Como fazer a cura por UV em tecidos impressos da maneira correta
Sejamos honestos: curar tecidos impressos não é tão simples quanto baster iluminá-los com luz UV. Se você usar uma luz UV aleatória, estará criando problemas. É necessário utilizar o comprimento de onda e a intensidade adequados para que os pigmentos e resinas fiquem fixados nas fibras do tecido. Se você fizer isso errado, acabará danificando o material.
É por isso que construímos nossas lâmpadas UV de forma a se adaptarem exatamente às características da sua linha de impressão. Sem necessidade de achismos.
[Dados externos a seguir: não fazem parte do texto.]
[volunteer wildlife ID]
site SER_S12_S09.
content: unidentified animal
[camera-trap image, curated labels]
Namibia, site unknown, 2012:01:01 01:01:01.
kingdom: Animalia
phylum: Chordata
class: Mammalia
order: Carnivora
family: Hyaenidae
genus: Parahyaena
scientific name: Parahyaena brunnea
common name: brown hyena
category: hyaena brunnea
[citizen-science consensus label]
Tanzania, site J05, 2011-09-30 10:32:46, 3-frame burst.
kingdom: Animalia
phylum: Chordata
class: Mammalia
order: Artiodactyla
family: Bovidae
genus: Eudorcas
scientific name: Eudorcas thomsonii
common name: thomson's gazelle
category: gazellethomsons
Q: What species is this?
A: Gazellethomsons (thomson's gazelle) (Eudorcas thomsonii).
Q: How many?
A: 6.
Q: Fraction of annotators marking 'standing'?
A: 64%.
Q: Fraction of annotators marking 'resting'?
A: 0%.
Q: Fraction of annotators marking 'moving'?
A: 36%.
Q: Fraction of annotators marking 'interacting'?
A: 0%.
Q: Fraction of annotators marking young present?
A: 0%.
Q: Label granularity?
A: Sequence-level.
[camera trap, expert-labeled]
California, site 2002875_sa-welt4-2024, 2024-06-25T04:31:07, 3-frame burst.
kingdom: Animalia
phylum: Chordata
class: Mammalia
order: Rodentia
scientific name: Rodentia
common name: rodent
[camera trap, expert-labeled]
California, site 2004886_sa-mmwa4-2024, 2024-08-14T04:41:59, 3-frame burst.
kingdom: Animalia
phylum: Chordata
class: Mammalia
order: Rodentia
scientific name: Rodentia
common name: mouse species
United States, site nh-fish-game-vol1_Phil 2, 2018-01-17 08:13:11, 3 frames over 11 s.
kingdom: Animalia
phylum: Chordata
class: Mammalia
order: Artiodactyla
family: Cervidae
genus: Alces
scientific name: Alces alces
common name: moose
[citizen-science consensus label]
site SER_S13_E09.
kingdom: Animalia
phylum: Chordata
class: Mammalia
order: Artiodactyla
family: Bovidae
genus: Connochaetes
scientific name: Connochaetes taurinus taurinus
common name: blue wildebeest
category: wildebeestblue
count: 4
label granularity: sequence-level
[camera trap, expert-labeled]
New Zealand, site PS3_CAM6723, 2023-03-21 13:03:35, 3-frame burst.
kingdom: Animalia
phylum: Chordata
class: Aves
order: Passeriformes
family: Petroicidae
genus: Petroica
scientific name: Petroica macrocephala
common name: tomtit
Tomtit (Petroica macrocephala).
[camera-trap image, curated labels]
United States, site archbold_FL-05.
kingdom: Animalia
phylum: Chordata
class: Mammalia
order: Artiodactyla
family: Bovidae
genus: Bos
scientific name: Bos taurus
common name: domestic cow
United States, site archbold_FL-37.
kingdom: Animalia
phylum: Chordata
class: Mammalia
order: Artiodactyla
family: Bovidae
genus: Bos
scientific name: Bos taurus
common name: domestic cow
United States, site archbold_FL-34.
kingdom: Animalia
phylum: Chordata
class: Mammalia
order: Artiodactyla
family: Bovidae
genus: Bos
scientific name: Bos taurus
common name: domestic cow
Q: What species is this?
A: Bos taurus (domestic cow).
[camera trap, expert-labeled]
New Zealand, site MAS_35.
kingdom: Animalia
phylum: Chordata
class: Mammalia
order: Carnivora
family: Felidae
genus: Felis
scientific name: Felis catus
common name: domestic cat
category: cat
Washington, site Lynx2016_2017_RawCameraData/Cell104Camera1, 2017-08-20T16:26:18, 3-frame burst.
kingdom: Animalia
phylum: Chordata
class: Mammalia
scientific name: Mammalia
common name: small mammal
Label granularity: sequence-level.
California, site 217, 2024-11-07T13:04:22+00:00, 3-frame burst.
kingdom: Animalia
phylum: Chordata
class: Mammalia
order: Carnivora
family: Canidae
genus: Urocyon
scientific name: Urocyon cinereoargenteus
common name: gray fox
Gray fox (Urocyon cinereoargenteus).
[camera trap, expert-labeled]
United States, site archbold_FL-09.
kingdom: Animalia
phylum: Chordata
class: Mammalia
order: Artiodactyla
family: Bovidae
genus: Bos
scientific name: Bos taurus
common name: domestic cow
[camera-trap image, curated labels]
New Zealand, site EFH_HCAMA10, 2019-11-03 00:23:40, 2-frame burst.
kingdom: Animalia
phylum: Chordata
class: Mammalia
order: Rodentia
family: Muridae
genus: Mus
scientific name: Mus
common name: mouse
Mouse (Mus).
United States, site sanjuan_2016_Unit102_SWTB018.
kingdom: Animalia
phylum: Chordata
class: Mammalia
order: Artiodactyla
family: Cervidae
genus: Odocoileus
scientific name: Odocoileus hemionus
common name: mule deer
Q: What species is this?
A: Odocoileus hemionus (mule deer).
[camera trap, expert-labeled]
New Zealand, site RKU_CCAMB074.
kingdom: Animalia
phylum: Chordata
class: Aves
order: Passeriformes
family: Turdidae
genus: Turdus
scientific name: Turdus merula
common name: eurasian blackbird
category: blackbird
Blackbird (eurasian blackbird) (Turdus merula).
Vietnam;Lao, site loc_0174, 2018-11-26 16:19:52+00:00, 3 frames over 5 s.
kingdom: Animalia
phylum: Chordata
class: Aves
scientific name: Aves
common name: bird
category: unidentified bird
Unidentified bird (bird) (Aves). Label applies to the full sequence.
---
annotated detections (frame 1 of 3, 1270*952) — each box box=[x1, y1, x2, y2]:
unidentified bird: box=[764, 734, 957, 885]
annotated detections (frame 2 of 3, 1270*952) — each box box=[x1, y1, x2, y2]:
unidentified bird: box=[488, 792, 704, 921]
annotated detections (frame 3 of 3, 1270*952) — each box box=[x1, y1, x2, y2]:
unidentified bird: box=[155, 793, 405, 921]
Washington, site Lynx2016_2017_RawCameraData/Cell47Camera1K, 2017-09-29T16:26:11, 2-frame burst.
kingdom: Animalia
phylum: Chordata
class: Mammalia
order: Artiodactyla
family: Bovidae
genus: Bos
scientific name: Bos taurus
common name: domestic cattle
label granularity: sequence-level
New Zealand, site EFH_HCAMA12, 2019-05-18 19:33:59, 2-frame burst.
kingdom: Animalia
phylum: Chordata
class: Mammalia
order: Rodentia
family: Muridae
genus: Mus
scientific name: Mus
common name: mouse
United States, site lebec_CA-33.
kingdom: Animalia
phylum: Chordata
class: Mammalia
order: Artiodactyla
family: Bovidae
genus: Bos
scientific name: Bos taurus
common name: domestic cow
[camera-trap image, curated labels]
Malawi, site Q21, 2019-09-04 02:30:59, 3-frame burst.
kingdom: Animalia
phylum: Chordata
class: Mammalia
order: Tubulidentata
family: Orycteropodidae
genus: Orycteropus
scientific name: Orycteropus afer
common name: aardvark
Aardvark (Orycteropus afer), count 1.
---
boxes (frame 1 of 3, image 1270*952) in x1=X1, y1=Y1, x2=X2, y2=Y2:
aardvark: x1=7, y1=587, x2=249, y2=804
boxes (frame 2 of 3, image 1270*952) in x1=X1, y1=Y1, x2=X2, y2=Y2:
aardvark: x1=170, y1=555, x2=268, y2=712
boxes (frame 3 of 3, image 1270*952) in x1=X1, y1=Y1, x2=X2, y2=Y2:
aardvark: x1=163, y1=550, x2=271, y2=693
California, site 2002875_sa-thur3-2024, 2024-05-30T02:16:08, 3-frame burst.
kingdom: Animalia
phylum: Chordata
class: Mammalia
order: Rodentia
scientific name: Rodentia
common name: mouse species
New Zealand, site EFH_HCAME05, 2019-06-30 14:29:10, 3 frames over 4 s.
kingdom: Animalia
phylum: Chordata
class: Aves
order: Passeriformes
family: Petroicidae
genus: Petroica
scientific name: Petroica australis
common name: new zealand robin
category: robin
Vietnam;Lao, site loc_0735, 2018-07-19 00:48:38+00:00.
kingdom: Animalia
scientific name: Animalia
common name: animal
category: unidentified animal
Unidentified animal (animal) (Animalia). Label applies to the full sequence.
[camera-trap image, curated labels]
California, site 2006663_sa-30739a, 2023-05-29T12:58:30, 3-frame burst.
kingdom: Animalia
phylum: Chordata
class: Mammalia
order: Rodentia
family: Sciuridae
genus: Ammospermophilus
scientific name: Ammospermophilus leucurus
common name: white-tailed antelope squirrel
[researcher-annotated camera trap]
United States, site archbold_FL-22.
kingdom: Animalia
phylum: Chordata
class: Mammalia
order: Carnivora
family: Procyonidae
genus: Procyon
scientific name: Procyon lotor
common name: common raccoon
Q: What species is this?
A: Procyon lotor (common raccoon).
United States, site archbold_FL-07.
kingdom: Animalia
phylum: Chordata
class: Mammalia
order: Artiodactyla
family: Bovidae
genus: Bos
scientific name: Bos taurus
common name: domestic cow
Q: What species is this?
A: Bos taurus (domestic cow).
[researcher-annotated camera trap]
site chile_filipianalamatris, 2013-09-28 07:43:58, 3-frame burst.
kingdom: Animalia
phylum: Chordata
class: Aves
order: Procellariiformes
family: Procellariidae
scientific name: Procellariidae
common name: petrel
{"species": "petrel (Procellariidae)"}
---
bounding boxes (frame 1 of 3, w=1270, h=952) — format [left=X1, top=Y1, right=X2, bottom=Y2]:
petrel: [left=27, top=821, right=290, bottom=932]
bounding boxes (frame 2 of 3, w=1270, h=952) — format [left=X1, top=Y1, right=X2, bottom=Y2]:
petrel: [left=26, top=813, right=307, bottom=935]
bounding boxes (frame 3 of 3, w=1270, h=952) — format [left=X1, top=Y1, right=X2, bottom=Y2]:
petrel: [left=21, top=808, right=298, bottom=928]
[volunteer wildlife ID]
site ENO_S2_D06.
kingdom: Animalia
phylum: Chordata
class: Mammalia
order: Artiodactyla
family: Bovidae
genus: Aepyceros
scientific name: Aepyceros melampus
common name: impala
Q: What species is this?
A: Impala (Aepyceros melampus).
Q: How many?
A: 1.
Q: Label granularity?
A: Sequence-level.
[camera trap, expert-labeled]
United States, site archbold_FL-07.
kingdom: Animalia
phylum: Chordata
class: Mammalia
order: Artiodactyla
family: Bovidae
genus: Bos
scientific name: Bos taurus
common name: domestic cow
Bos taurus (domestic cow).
Ajuste da intensidade da luz
Primeiro, analisamos o fotoiniciador presente na tinta. Isso nos ajuda a determinar qual tipo de gás e invólucro de quartzo deve ser utilizado. Para a maioria dos trabalhos com tecidos, utilizamos luzes UV-C ou UV-B de banda estreita.
Por quê? Porque isso faz com que os polímeros da tinta se conectem rapidamente entre si.
Se a intensidade for muito baixa, o tecido permanecerá pegajoso, e a tinta começará a se mover – o que é um verdadeiro pesadelo. Mas se a intensidade for excessiva, o tecido pode acabar se enfraquecendo. É preciso encontrar um equilíbrio. Ajustamos a potência por polegada para garantir que a cura seja uniforme em toda a largura do tecido.
Lidando com o calor
As lâmpadas de alta potência ficam muito quentes. Muito mesmo.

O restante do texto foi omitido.